++++ EXCERPT TO READ
Part of the motivation for our South America holiday was to celebrate our birthday in a new and exotic location. No, that’s not a typo, and yes, we share a birthday in addition to an apartment, a car and a life. Colin is a year older than me which means that he was blowing out a candle on his first birthday cake at the moment I emerged, squalling, into the world. It took another 15 years for us to fall in love at high school, and only another 25 for us to celebrate our weirdly conjoined birthday in the Andes Mountains on the other side of the world.


The mountains to the east of Santiago are very accessible from the city. We booked a tour which departed early and it didn’t take long before the landscape changed from houses and streets to barren hillsides dotted with cacti as the bus steadily climbed upwards. The tour guide, Daniel, kept us entertained with stories and amusing anecdotes about the history of the area, spoken alternately in Spanish then English. Unfortunately much of the entertainment was lost on me as I concentrated on sipping water to suppress nausea and dizziness, thanks to a fourth long night of little to no sleep (jet lag is a bitch). Luckily for me our first stop at Farellones, a small town and ski resort, came within an hour’s drive of central Santiago. Finally, the solid ground and crisp mountain air revived me and I began to enjoy the day.
++++++++
◆ JOBS
• a. In the Andes birthday excerpt, what was the tour's first stop?
• b. Please repeat the Andes birthday excerpt word for word from "The mountains to" to "enjoy the day.".
++++ INFORMATION SUPPLIED
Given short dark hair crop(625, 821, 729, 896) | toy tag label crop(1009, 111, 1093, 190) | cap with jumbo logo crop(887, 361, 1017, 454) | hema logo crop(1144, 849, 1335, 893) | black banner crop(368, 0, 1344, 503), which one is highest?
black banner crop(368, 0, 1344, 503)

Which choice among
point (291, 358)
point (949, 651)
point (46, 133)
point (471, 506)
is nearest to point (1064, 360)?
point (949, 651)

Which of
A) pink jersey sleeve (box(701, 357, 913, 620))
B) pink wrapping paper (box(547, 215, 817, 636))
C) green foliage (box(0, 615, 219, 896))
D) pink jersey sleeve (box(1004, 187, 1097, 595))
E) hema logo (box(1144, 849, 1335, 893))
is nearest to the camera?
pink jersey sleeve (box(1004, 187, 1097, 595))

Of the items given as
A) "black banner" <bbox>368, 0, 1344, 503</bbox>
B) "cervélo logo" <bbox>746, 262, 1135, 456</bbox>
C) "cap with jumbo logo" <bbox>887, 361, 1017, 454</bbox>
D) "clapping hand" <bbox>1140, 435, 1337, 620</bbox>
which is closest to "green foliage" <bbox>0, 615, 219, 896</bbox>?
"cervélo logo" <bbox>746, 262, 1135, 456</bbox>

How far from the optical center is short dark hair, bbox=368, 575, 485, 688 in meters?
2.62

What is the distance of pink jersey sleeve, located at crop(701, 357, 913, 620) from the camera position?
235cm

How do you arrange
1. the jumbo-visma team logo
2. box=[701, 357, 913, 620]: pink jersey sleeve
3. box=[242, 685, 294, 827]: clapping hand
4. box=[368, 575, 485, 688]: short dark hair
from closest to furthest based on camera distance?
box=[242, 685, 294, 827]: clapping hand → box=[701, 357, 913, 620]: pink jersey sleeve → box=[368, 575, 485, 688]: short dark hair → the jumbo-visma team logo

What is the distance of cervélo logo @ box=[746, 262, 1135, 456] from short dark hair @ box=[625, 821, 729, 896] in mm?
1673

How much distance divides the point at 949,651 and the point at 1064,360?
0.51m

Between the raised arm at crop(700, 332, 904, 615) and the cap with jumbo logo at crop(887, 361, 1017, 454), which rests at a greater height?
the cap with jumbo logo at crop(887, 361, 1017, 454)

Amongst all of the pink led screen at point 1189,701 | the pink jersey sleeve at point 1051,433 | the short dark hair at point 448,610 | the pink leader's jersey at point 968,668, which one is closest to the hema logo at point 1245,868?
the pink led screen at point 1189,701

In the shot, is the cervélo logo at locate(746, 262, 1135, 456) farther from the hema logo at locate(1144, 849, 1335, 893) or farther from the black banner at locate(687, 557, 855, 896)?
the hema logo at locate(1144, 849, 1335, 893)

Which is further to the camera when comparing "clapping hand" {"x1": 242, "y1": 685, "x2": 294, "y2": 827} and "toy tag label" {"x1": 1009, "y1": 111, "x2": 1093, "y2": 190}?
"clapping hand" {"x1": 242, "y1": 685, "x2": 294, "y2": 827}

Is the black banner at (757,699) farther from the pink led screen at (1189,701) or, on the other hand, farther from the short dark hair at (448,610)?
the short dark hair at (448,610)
++++++++
◆ EXPECTED RESPONSES
• a. Farellones, a small town and ski resort.

• b.
The mountains to the east of Santiago are very accessible from the city. We booked a tour which departed early and it didn’t take long before the landscape changed from houses and streets to barren hillsides dotted with cacti as the bus steadily climbed upwards. The tour guide, Daniel, kept us entertained with stories and amusing anecdotes about the history of the area, spoken alternately in Spanish then English. Unfortunately much of the entertainment was lost on me as I concentrated on sipping water to suppress nausea and dizziness, thanks to a fourth long night of little to no sleep (jet lag is a bitch). Luckily for me our first stop at Farellones, a small town and ski resort, came within an hour’s drive of central Santiago. Finally, the solid ground and crisp mountain air revived me and I began to enjoy the day.